When Titus had taken the outer wall he encamped in the north-west part of the city between the second and third walls; and at the same time extended his line from the “Camp of the Assyrians” to the Kedron Valley. His attempt to storm the High Town at the uncovered portion of the wall failed because of the strength of Herod’s towers. He then made an attempt on the Temple platform from the north, but failed because the valley there was deep and the Temple was strongly fortified. He had hoped, when he took the Wall of Agrippa, to be able to assault Antonia from the north, without taking the second wall; but it now appeared to him that that castle might best be assaulted on the west. These considerations induced him to attack the second wall. After some effort, a breach was made, and the Romans entered the middle city. They were once driven out by the Jews, and kept out for a time; but by-and-bye they gained entrance again, and then, made wise by experience, they demolished the second wall, or the northern part of it, and so were able to keep their ground.

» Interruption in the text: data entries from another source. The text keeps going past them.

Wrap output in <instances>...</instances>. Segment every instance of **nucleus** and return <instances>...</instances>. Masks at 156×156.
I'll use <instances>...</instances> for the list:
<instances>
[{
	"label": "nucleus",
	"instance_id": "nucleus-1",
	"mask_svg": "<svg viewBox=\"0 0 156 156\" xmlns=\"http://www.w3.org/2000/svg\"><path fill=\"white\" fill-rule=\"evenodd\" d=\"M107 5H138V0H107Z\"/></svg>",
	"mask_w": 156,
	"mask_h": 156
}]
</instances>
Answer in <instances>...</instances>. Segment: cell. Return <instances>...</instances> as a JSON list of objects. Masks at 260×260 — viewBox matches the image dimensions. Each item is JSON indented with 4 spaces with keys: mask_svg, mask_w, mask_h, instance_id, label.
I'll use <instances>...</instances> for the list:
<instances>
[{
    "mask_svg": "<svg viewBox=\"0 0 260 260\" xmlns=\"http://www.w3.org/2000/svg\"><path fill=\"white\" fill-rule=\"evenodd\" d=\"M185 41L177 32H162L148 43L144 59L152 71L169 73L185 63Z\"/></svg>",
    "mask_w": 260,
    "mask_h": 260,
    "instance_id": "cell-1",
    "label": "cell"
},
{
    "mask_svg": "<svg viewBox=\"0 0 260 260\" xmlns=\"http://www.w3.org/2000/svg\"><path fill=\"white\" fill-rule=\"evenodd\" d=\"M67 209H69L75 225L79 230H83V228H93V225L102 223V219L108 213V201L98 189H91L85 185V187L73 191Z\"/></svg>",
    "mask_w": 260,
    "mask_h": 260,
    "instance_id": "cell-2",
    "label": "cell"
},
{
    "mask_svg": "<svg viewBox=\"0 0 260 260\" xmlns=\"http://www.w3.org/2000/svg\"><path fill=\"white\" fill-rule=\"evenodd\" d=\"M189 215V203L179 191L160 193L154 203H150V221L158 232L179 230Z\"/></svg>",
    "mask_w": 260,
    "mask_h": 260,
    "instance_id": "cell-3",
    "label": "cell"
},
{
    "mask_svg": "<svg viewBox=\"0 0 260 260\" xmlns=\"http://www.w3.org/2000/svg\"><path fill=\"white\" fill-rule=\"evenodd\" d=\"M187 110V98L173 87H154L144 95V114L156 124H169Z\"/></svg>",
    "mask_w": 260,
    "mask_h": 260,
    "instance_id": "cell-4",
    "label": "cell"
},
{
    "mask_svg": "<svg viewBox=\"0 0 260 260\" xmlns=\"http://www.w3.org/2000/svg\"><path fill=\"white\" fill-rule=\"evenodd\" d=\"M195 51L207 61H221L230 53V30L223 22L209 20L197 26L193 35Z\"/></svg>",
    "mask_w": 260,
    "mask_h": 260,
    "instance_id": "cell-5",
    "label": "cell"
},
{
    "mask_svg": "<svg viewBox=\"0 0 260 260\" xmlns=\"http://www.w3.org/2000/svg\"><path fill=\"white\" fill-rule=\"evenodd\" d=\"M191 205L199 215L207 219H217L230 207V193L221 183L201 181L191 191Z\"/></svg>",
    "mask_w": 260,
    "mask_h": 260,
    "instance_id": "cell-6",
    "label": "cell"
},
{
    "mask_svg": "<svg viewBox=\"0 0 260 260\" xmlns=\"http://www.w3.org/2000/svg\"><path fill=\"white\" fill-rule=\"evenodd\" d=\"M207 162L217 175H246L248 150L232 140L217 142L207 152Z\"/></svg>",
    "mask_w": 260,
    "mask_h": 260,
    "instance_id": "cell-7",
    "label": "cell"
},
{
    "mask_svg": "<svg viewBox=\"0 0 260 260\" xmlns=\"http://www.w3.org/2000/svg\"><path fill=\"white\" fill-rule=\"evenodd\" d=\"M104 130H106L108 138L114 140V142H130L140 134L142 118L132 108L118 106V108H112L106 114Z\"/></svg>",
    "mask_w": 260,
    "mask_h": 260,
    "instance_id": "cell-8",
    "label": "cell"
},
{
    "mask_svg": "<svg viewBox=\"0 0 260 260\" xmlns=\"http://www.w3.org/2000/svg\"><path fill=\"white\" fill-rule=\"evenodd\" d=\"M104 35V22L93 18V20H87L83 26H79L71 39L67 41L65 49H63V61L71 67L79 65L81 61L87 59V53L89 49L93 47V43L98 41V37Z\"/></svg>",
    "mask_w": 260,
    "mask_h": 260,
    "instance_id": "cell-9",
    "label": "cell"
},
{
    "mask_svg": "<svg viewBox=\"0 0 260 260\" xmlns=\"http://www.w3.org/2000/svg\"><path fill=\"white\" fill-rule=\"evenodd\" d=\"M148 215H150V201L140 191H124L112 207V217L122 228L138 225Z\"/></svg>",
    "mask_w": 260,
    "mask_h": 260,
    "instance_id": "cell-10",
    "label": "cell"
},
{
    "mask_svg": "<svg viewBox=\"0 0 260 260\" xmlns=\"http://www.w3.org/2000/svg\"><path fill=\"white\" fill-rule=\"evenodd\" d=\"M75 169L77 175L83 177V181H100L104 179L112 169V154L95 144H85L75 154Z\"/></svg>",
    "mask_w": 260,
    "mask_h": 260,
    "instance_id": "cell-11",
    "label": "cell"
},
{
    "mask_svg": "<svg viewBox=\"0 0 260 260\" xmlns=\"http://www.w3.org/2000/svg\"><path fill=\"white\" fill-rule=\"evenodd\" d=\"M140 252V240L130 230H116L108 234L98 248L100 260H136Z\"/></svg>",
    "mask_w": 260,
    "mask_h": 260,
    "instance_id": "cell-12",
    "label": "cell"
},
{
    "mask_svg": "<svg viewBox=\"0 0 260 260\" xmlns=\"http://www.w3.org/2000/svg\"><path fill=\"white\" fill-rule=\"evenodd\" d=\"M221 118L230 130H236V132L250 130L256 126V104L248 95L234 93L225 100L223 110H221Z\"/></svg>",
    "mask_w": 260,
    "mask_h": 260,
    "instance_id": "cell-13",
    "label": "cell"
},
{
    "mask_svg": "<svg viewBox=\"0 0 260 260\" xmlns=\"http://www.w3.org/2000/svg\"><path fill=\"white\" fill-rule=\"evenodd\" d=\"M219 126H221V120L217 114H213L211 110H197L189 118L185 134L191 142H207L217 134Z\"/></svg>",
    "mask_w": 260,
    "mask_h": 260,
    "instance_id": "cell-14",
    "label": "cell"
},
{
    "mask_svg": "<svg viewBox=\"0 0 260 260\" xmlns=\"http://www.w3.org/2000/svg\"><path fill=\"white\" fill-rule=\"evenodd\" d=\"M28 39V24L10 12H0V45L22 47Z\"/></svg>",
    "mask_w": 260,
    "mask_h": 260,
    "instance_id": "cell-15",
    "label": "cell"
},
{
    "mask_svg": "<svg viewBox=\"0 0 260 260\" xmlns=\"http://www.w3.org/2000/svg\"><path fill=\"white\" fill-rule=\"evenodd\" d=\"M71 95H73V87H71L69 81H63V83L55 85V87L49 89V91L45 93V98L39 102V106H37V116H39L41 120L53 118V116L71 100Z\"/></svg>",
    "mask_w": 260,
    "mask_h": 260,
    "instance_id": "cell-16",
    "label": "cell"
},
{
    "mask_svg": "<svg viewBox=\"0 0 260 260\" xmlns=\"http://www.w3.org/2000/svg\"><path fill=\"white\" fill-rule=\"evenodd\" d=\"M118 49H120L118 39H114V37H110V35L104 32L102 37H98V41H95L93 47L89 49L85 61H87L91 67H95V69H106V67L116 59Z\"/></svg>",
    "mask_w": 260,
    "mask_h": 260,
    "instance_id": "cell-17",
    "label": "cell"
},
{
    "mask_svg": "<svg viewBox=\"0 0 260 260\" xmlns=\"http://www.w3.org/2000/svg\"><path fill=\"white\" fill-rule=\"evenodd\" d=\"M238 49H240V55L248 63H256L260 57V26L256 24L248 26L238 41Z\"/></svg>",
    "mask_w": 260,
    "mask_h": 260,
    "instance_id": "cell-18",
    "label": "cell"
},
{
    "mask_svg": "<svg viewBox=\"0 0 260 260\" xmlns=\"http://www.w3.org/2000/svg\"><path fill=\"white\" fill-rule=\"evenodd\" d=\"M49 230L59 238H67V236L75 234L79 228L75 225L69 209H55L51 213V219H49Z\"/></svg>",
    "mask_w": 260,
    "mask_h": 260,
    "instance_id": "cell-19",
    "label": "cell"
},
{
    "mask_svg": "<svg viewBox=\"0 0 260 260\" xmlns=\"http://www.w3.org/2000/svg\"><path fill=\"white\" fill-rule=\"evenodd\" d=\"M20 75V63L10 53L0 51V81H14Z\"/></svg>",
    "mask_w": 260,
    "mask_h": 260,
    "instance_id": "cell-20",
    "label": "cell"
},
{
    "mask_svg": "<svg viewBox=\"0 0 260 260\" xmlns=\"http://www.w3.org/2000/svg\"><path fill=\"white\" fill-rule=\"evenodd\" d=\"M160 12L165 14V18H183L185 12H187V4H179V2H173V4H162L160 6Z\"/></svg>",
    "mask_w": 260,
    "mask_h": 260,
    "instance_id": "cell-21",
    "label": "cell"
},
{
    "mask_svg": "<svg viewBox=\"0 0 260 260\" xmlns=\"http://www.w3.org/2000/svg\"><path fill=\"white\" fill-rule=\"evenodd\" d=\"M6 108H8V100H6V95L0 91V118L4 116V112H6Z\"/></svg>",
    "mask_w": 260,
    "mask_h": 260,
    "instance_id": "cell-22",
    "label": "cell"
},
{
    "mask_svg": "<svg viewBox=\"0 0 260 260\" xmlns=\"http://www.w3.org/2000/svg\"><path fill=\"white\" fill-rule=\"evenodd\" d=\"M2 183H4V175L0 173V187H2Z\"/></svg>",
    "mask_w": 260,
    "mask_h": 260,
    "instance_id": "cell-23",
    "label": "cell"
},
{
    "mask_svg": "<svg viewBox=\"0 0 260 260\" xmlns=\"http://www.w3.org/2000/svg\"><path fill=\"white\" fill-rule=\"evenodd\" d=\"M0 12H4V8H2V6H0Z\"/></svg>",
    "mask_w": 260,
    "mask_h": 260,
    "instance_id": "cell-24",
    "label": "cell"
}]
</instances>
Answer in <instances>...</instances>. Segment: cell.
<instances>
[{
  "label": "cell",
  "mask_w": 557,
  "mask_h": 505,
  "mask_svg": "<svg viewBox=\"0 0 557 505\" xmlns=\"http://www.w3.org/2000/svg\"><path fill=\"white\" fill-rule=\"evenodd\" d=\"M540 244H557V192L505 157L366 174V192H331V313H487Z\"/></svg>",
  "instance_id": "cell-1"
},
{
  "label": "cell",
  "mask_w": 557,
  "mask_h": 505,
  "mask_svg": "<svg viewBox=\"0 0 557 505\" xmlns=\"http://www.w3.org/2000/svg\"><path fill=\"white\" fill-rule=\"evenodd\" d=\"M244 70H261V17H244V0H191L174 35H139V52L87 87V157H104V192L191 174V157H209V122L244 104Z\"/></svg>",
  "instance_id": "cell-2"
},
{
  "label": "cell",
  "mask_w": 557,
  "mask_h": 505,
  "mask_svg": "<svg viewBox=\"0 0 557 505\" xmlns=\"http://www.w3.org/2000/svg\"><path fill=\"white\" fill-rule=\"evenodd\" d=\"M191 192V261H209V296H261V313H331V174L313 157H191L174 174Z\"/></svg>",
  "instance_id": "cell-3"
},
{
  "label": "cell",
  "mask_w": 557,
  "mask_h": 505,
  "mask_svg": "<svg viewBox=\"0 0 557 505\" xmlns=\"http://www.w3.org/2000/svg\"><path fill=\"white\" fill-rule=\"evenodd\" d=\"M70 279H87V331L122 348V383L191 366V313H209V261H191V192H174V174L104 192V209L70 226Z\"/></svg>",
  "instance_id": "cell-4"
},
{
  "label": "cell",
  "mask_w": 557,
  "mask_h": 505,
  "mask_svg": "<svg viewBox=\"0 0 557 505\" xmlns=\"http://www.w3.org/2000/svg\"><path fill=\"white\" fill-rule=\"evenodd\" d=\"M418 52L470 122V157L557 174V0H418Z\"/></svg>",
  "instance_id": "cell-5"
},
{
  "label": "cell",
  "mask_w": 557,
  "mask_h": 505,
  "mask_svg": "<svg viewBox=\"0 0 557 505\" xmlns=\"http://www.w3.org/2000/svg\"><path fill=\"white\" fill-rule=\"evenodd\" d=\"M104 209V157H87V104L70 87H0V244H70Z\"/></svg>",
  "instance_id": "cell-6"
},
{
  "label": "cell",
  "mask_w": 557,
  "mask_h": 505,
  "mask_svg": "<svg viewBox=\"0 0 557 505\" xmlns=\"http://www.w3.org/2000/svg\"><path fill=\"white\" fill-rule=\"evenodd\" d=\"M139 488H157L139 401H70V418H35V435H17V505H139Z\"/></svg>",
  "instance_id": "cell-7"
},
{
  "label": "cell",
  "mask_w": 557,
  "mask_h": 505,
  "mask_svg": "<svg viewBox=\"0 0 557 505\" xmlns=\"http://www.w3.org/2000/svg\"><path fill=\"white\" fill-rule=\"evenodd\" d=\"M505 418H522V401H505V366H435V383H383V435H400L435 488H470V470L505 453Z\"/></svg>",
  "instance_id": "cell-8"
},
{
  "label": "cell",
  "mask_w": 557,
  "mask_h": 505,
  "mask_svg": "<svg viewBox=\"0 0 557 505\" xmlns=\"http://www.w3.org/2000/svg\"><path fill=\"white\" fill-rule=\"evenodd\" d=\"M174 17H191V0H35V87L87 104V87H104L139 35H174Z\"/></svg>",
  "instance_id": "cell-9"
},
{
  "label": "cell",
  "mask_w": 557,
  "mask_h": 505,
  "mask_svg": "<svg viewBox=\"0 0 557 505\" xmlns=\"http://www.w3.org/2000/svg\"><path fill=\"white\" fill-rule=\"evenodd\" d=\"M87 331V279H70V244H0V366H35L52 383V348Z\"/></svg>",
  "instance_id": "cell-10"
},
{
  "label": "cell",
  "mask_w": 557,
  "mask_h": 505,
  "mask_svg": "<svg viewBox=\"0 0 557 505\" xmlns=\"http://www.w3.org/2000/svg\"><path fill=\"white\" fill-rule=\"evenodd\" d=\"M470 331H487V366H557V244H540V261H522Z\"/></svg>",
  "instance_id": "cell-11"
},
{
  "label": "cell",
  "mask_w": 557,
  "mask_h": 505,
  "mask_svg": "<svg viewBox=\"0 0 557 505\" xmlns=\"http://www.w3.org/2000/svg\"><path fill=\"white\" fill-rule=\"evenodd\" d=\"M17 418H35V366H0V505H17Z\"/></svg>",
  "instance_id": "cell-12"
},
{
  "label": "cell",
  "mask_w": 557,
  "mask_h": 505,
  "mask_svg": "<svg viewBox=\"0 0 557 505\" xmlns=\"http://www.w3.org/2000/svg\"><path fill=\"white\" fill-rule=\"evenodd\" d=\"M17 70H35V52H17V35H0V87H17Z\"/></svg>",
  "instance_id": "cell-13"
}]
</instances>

Antonia was now assaulted on its western side; but the business was difficult, and the struggle was long. The mounds which the Romans cast up were undermined by the Jews and destroyed. The mines, however, weakened the outer wall of the castle, and that fell also. The Romans were filled with hope; but the Jews had foreseen the event, and had run up another wall behind. The courage of the Romans was damped by the sight of this second wall. But a few days after, they scaled it by a night surprise, and at the same time forced their way into Antonia through the mine under the wall. The Jews, in a panic, rushed away into the Temple, where they were able to defend themselves as in a fortress. But fighting now took place daily, until at length the northern cloisters of the Temple were burnt down, the inner Temple was assaulted, and eventually the whole fabric was reduced to ashes.

The Jews were now crowded in the Upper City, and confined to that. Titus held a parley with them across the bridge above the Xystus—that is, at Wilson’s Arch—offering them terms. But they declined his conditions, and so the siege had to go on. The Ophel quarter was now plundered and burnt; and then a grand effort was made against the Upper City. Mounds were thrown up, and the assault was delivered simultaneously from several points—on the west, by Herod’s palace, on the north-west part of the town a little east of the tower Phasaelus, and on the north-east at the Xystus, which extended from Wilson’s Arch southward. The strong city at last fell, and its walls and buildings were razed to the ground.

We know that it rose again from its ashes, and has had an eventful history since; but it is not our purpose to follow its fortunes farther.

In seeking to understand the descriptions given by Josephus, writers have been much puzzled by his mention of a ravine “called the Kedron ravine.” It could not well be the Kedron Valley itself, or it would hardly be spoken of in this way; besides which, we are told that the eastern portion of Agrippa’s wall joined the old wall at the ravine called Kedron. This would be too indefinite a note of place if the wall and the ravine ran parallel with one another. Moreover, the north-east angle of the Temple cloisters was built over the said ravine, and the depth was frightful (Wars, vi. 3, 2). The depth was frightful at the angle, rather than at the eastern side. There could be no right understanding of the references, until Sir Charles Warren’s labours showed that a deep valley crosses the Haram north of the Golden Gate, and contains within it the Birket Israil. It was only a “so-called ravine” to Josephus, because the western portion had been filled up by Pompey, and the eastern mouth was cut across by the Wall of Agrippa. Warren’s discovery of this ravine, and demonstration of its depth, is a glorious instance of the value of excavation work in questions of Jerusalem topography.

[Authorities and Sources:—The Works of Josephus. “Siege of Jerusalem.” Thomas Lewin. “Jerusalem, a Sketch.” Thomas Lewin.]